[What follows are my replies to a set of questions asked by a student of satipatthāna.]
How important is it to adopt a particular bodily posture when sitting in meditation? Why?
Is there an optimum position? What is it?
Before we examine the salient features of seated posture and their special benefits, it may be helpful to make a few general observations.
Good posture is not so much an ideal as a practical attainment. It is the way of sitting that best facilitates bodily ease and the development of an awareness that is characterized by calm, clarity, and alertness. Although the optimum position of the body will not be exactly the same for any two yogis, certain attributes of one’s best posture (to be enumerated in a future post) will be the same for others.
Close, sustained attention to posture is especially helpful in the early stages of contemplative practice. In some traditions it is considered essential. Near the start of every discourse on the establishment of mindfulness (satipatthāna), the Buddha describes how trainees, “having sat down with legs folded crosswise, holding the body erect and setting mindfulness to the fore,” direct their attention to the cycle of breathing in and out, or the sensations arising throughout the body, or some other aspect(s) of bodily activity. The cultivation of mindful attention begins with immersion in the body.
There are several reasons for that emphasis. The Buddha gives pride of place to mindfulness of the body because bodily sensations and processes are relatively stable and always available as objects of attention, unlike emotions and discursive thoughts, which tend to dissolve under scrutiny or else seduce the beginner away from the task. The cycle of breathing in and out, although variable, is constant and involuntary. That stability and accessibility make it easier for the trainee to manage attention and the cooperating mental faculties, whether the primary aim of the exercise is calming or insight.
In his instructions on contemplation of the body (kāyānupassanā) the Buddha makes it clear that the skill of self-observation, once acquired, should be extended to every bodily posture and activity at all hours of the day. For beginners, formal sitting at regular intervals is the primary means of cultivating mindfulness and clear comprehension (sati-sampajañña); in later stages of development it will serve as a continuing support for their wider application. The short-term goal of seated practice is to increase one’s capacity for sustained attention to and observation of the various kinds of bodily sensation—tactile, kinesthetic, proprioceptive, etc.—as such, a capacity that will eventually yield the perception of their salient characteristics of discomfort, impermanence, and contingency. Mindfulness, then, is to be “set up” irrespective of posture.

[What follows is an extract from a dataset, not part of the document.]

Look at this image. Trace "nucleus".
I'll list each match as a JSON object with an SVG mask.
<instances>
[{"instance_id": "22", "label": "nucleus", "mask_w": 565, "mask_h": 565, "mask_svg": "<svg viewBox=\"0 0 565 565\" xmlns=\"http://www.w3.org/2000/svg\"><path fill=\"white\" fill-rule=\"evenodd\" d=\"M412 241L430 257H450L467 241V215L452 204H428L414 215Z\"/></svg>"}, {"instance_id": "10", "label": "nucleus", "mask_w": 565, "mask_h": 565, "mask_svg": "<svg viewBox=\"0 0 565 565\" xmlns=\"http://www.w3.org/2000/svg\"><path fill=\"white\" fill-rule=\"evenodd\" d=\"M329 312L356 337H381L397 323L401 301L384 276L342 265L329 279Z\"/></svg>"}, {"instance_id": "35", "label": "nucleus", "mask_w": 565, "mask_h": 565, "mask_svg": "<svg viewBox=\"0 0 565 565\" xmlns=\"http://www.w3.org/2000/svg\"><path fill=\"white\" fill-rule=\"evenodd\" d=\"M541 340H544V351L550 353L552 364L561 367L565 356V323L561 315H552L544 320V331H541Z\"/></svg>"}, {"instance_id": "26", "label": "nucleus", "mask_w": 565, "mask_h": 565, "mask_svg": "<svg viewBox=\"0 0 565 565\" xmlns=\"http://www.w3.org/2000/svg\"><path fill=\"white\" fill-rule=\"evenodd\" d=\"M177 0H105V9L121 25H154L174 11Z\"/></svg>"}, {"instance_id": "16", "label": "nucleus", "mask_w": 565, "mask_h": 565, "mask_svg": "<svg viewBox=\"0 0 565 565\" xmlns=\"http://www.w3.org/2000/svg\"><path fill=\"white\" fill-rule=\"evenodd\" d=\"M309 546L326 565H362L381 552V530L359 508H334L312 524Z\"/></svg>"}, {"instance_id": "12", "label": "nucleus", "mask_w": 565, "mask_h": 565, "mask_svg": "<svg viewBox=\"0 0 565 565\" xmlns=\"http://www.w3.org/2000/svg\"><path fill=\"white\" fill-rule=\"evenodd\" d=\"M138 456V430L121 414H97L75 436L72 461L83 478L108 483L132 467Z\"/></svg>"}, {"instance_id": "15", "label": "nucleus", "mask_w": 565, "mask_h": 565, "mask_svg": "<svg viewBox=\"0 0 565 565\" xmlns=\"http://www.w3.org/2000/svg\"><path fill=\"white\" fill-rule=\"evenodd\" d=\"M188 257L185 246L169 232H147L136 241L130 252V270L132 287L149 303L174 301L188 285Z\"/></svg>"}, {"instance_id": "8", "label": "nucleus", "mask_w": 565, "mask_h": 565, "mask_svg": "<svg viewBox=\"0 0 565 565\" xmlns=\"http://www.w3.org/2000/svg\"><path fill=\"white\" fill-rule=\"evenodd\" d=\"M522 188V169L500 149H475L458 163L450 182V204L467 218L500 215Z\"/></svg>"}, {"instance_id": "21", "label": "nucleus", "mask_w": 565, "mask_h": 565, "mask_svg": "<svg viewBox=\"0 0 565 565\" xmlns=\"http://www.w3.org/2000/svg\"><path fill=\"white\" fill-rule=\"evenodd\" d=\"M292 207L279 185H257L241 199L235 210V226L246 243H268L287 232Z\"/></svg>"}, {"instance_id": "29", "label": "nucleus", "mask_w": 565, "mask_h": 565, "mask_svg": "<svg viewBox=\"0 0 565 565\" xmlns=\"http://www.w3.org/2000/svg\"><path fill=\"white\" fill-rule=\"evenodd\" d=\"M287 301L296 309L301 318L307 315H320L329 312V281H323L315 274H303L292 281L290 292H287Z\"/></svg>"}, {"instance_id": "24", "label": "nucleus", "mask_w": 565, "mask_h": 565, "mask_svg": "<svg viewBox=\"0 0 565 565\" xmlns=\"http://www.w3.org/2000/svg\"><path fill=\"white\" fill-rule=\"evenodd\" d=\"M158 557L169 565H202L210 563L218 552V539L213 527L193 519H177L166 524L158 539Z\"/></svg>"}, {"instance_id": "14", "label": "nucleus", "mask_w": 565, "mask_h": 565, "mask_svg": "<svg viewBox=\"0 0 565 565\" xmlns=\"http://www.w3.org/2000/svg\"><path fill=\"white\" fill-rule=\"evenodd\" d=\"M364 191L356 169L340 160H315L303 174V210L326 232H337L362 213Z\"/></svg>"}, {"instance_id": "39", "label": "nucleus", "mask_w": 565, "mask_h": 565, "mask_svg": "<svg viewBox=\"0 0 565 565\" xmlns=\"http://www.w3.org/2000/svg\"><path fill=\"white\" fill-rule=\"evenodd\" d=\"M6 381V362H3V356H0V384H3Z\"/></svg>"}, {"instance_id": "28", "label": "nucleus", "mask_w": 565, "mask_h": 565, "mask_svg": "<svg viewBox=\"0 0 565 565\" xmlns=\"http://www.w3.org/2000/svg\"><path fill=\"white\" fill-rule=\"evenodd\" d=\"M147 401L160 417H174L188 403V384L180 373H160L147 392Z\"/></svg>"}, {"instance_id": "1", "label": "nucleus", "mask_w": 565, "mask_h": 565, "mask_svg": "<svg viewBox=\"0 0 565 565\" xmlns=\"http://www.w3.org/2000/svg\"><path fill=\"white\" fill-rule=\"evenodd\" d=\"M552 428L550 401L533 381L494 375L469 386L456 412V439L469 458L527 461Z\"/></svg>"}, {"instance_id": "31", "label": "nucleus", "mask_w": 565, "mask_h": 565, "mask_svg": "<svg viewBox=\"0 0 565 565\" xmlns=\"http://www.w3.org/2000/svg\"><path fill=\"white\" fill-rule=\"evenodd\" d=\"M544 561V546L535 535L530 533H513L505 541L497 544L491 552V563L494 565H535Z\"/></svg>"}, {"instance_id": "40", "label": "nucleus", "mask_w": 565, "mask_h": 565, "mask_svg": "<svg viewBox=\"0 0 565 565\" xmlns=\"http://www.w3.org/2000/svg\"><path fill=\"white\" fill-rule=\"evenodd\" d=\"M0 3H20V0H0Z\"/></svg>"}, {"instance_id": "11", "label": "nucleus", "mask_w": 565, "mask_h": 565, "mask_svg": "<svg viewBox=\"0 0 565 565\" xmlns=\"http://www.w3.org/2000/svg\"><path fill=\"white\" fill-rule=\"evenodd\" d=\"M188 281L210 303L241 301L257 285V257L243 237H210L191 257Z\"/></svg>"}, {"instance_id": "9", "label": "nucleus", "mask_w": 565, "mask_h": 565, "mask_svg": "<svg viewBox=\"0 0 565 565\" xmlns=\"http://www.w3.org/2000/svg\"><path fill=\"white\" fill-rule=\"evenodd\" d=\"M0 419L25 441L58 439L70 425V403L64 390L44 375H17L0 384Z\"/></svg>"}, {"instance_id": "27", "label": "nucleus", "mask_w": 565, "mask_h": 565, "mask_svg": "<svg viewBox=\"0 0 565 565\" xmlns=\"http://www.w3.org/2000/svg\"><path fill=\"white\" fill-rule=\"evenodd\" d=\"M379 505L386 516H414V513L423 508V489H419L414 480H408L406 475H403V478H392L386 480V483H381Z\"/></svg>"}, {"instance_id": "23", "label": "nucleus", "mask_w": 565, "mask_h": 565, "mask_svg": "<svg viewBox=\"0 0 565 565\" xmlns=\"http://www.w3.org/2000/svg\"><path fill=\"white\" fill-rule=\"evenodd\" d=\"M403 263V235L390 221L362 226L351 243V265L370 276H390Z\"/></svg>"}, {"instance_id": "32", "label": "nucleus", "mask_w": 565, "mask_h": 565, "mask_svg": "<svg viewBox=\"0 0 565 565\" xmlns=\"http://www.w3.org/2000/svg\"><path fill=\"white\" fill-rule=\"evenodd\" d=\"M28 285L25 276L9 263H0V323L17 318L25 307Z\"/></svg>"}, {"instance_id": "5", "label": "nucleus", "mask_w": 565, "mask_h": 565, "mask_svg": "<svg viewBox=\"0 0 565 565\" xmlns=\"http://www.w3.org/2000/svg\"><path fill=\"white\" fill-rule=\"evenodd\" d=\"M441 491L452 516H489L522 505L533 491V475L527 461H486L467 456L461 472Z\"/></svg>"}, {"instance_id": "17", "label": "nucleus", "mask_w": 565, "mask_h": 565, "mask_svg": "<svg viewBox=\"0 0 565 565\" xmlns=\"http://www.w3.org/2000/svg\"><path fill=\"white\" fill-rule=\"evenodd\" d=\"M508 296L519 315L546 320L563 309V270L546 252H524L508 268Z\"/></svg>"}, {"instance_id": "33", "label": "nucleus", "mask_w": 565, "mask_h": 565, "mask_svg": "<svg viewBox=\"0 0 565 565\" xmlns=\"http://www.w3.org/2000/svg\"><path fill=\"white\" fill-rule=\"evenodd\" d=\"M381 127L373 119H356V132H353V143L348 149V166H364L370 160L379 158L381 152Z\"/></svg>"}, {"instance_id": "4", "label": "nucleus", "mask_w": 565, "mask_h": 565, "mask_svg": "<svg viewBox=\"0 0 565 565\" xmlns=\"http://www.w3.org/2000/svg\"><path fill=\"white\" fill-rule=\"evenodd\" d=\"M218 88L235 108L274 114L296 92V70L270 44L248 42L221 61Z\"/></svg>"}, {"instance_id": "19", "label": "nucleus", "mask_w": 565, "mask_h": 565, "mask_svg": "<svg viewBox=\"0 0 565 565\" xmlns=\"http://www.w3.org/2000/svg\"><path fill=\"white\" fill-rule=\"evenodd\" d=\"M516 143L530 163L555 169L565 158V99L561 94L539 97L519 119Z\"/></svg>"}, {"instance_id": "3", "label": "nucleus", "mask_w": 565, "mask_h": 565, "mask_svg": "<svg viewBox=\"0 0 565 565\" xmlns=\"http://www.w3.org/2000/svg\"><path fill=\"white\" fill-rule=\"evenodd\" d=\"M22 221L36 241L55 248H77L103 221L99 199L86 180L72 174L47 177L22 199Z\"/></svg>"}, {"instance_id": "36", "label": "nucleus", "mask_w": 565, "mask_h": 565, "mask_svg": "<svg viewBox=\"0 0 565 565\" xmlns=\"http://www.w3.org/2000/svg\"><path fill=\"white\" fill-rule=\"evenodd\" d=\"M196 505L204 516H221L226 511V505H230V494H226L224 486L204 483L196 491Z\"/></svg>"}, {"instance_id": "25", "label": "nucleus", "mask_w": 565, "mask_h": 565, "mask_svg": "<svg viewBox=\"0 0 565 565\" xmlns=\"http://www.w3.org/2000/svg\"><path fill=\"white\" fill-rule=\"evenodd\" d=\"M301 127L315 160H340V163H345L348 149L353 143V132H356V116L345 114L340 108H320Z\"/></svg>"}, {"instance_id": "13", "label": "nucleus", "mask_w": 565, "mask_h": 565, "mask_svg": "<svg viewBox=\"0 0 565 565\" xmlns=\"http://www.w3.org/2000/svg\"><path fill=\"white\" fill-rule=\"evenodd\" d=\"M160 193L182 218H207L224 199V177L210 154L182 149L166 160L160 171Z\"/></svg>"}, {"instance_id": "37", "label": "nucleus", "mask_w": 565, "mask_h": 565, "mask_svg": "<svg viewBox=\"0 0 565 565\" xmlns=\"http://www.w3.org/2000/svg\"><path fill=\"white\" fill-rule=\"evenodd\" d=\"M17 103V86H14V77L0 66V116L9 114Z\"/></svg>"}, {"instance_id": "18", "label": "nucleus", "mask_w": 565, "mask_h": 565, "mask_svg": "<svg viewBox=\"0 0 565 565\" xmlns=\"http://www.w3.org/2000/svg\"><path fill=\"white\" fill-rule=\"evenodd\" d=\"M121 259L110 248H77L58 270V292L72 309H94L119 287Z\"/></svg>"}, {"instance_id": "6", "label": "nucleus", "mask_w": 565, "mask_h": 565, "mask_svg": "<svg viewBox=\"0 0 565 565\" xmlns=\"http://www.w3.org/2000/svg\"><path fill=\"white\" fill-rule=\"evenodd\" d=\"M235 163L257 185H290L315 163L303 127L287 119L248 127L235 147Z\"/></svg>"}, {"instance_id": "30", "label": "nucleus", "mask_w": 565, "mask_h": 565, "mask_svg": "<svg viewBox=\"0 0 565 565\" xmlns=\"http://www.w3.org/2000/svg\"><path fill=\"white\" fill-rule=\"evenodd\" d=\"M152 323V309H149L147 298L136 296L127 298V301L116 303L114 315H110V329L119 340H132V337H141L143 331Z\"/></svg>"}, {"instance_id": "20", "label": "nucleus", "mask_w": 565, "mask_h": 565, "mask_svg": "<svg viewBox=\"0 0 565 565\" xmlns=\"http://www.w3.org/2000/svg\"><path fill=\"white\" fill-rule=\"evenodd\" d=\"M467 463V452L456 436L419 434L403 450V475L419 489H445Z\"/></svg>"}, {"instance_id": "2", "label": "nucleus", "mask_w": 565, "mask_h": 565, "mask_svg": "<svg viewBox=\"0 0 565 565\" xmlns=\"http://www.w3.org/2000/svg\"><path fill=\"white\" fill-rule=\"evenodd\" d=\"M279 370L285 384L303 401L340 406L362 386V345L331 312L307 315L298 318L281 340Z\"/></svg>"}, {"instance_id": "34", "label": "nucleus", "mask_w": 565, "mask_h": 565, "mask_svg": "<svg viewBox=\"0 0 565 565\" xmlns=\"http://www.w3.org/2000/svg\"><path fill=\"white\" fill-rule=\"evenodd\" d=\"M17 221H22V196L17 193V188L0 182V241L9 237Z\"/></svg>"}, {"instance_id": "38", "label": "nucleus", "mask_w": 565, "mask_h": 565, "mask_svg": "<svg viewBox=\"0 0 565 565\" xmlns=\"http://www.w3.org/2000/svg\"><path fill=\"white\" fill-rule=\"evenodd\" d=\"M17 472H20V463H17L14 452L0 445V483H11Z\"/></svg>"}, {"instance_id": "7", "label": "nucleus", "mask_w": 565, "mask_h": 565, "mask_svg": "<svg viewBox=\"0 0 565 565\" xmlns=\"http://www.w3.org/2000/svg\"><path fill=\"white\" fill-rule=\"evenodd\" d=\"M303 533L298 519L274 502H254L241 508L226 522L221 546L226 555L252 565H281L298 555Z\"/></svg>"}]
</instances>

However, it should not be supposed that the process of cultivating mindfulness and alert, comprehensive awareness is something that happens apart from the body. The recent work of cognitive and evolutionary psychologists supports the view that the higher cognitive functions are an outgrowth of bodily dispositions and activity. The evolution of ever more complex nervous systems in hominins allowed the human organism to move through its environment with ever greater safety and efficiency.
It is helpful to think of the mental faculties, such as attention, association, and pattern-recognition, as special activities of the body. The faculties that we normally refer to as mental are the ways in which the organism communicates with the world around it and among its many parts. In this context, sentience is the joint product of the body and the world through which it moves. Because mind is integral to what the body is doing, it is inevitable that the mind be affected when we voluntarily hold the body still for a prolonged period.